======== Material for the task

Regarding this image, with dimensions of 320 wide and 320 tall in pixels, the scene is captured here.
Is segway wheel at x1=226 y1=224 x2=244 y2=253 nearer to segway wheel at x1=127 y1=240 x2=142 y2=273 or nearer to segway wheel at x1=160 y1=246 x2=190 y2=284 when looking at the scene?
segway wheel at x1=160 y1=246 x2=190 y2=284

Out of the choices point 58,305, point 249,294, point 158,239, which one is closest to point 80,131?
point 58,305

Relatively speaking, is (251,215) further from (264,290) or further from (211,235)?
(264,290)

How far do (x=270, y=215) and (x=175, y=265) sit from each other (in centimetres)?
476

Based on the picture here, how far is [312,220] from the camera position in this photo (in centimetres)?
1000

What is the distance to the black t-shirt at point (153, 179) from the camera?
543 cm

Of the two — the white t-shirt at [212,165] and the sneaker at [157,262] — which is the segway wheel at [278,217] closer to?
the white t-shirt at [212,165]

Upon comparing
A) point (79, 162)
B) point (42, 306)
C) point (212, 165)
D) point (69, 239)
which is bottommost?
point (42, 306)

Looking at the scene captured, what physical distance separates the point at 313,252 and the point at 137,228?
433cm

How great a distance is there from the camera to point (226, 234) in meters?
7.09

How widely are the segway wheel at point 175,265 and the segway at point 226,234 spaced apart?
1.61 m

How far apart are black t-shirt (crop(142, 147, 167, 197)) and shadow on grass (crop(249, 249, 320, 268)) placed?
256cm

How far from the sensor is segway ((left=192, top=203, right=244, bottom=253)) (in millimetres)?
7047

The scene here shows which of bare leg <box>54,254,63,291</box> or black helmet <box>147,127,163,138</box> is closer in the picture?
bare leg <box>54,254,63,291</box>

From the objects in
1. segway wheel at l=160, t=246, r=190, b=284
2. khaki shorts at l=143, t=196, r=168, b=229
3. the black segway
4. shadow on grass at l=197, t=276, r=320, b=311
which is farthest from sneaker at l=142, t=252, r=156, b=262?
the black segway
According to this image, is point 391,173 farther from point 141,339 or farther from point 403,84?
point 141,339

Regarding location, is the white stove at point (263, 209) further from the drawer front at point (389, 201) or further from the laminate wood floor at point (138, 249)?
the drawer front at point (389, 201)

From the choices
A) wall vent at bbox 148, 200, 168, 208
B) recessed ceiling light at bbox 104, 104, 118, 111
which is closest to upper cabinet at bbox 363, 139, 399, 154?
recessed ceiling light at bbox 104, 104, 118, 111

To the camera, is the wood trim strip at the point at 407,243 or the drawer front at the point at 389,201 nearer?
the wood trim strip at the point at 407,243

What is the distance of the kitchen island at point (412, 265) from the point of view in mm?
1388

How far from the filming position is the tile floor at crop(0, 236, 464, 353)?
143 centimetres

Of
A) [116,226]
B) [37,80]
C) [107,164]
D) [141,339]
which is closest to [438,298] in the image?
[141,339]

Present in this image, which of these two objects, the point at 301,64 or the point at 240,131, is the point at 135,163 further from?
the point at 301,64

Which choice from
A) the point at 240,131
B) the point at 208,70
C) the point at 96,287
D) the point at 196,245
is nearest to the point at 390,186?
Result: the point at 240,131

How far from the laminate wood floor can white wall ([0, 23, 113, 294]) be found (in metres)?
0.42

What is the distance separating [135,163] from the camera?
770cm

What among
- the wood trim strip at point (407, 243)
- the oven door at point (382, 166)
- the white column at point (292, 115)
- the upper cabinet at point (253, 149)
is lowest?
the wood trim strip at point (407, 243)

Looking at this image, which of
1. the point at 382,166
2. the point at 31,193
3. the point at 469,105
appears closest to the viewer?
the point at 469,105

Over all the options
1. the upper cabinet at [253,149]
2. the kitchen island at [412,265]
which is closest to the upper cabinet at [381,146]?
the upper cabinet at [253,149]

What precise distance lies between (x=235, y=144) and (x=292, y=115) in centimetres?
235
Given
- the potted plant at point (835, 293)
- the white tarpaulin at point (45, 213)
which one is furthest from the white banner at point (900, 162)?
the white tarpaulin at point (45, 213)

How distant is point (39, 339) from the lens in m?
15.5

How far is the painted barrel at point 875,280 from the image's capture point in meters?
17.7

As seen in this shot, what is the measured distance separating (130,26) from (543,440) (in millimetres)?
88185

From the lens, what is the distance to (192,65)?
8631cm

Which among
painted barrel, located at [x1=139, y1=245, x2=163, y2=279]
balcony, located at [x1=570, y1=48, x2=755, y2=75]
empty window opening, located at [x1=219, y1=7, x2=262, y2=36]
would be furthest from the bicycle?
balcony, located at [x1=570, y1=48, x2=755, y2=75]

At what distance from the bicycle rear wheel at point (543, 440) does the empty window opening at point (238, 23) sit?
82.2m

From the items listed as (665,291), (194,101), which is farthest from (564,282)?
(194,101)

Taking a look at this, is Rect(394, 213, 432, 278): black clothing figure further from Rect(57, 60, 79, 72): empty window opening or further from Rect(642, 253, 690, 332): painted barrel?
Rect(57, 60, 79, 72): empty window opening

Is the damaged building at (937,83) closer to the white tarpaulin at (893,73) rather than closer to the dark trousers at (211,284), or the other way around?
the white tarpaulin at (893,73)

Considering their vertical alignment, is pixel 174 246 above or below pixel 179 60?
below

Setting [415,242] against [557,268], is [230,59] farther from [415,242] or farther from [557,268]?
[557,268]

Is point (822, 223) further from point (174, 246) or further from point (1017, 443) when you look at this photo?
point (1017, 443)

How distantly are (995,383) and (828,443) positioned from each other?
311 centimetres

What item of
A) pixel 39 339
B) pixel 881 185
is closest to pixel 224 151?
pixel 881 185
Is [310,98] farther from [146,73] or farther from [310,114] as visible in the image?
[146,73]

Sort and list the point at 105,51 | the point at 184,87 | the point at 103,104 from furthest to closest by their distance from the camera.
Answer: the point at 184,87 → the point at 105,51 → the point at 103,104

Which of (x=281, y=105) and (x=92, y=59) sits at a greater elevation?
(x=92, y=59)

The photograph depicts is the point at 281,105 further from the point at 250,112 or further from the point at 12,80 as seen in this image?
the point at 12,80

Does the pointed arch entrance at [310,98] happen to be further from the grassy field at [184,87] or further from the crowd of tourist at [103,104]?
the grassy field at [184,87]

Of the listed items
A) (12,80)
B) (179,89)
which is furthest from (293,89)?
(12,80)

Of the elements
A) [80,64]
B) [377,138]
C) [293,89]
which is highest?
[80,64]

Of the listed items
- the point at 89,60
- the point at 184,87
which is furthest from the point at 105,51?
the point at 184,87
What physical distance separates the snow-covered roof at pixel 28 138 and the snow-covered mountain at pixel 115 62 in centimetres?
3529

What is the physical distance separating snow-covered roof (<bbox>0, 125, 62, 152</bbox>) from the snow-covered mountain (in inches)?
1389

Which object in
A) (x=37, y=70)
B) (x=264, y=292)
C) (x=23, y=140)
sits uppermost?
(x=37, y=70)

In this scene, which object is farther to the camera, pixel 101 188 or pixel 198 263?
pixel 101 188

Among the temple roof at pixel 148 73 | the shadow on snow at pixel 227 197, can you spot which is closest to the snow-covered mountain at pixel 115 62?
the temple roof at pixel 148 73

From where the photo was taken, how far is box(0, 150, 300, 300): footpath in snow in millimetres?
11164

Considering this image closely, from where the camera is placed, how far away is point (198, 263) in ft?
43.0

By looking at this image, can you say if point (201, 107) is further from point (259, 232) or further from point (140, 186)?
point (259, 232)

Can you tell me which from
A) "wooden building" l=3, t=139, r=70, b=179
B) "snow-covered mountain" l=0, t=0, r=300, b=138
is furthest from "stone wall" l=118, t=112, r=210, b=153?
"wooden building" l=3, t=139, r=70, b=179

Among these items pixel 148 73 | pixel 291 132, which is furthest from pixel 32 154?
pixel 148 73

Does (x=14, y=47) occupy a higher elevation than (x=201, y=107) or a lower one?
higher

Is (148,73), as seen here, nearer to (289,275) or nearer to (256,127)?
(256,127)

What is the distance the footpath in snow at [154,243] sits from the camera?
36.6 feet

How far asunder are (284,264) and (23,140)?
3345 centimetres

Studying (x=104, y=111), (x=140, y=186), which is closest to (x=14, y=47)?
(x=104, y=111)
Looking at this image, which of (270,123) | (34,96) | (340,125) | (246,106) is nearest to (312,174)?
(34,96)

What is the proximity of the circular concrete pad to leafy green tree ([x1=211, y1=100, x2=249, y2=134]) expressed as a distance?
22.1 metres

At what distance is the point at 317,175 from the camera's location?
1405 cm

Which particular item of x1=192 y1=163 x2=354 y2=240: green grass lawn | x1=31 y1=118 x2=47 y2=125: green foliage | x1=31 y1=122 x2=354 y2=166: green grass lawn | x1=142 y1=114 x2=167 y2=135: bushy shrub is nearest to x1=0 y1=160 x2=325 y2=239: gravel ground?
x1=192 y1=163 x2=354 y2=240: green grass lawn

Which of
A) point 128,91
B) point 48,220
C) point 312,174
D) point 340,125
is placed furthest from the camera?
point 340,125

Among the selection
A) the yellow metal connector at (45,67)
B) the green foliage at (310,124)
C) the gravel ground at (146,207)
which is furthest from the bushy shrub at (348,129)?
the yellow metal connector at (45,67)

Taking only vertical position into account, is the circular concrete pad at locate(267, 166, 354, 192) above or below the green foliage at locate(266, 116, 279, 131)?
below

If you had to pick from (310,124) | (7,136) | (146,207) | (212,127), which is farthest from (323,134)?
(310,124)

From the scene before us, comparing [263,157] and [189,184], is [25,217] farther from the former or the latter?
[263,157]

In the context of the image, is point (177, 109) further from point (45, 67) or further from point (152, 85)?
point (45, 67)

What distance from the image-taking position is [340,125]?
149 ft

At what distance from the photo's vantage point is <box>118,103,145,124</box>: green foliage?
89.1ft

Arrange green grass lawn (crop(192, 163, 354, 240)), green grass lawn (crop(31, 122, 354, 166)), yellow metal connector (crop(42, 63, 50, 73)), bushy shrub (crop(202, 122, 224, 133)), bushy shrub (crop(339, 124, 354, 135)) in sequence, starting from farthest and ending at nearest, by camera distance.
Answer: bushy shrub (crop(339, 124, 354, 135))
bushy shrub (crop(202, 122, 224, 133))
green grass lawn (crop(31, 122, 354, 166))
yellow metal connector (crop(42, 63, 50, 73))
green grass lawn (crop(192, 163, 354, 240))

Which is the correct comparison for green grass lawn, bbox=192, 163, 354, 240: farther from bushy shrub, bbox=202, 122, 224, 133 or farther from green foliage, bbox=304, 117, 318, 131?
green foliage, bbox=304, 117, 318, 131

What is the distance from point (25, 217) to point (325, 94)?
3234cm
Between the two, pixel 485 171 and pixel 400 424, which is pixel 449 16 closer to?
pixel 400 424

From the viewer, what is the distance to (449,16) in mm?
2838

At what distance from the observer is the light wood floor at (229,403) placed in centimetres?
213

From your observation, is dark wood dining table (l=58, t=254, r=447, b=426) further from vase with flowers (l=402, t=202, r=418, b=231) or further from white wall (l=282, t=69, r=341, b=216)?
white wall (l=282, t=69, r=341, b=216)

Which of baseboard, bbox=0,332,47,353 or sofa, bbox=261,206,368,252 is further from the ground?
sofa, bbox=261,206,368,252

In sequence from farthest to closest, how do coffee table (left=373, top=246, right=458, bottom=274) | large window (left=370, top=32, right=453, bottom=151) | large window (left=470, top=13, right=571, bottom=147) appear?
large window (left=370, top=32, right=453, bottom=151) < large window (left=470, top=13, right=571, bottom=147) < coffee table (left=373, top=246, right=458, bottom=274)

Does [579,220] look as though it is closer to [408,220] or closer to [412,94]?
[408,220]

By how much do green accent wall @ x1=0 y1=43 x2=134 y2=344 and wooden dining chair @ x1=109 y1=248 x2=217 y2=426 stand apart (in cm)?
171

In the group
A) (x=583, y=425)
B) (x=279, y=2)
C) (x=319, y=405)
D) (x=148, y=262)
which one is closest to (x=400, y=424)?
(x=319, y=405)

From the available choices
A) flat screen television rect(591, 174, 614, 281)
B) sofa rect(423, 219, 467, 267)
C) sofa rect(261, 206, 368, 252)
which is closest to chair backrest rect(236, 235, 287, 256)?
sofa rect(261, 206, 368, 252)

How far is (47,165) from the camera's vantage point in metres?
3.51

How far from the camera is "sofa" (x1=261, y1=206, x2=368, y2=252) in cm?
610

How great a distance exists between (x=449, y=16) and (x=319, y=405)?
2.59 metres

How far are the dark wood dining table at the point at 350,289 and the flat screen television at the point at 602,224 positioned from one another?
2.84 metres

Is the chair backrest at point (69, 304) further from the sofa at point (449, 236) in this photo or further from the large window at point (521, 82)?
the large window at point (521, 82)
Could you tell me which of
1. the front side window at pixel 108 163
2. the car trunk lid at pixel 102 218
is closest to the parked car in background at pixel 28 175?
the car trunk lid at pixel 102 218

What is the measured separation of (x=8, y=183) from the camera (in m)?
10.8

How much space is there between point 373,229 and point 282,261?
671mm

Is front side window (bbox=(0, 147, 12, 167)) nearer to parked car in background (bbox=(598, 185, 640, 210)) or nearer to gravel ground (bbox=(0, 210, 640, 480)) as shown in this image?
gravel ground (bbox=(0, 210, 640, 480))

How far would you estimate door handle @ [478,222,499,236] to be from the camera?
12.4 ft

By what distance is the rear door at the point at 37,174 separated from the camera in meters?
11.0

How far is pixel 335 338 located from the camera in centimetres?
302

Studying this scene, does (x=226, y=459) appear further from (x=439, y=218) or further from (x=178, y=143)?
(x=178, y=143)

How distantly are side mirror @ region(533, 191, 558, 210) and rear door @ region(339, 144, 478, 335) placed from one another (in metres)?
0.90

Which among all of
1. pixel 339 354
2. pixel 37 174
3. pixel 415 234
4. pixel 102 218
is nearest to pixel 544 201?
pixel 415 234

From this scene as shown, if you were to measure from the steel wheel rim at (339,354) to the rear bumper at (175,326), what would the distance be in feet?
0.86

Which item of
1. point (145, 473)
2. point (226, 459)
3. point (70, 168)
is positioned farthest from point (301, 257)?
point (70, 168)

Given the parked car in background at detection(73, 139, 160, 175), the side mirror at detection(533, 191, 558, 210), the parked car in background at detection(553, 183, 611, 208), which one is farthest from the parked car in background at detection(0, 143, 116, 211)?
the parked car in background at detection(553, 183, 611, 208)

================

Return the lines from the line containing "How far would" to the end of the entries above, exactly as they appear and with no other output.

Problem solution.
How far would you estimate door handle @ [478,222,499,236] to be from the camera?
12.4 ft

By what distance is the rear door at the point at 37,174 separated from the camera in meters?
11.0

How far is pixel 335 338 located from the camera in centimetres?
302

Studying this scene, does (x=226, y=459) appear further from (x=439, y=218) or further from (x=178, y=143)?
(x=178, y=143)

How distantly are side mirror @ region(533, 191, 558, 210) and rear door @ region(339, 144, 478, 335) placed from one another (in metres)?
0.90

Which among all of
1. pixel 339 354
2. pixel 37 174
3. pixel 415 234
4. pixel 102 218
is nearest to pixel 544 201?
pixel 415 234

From this scene as shown, if you were to measure from the steel wheel rim at (339,354) to the rear bumper at (175,326), what would the distance be in feet?
0.86

Which item of
1. point (145, 473)
2. point (226, 459)
3. point (70, 168)
is positioned farthest from point (301, 257)?
point (70, 168)

Given the parked car in background at detection(73, 139, 160, 175), the side mirror at detection(533, 191, 558, 210), the parked car in background at detection(553, 183, 611, 208), which one is farthest from the parked car in background at detection(0, 143, 116, 211)?
the parked car in background at detection(553, 183, 611, 208)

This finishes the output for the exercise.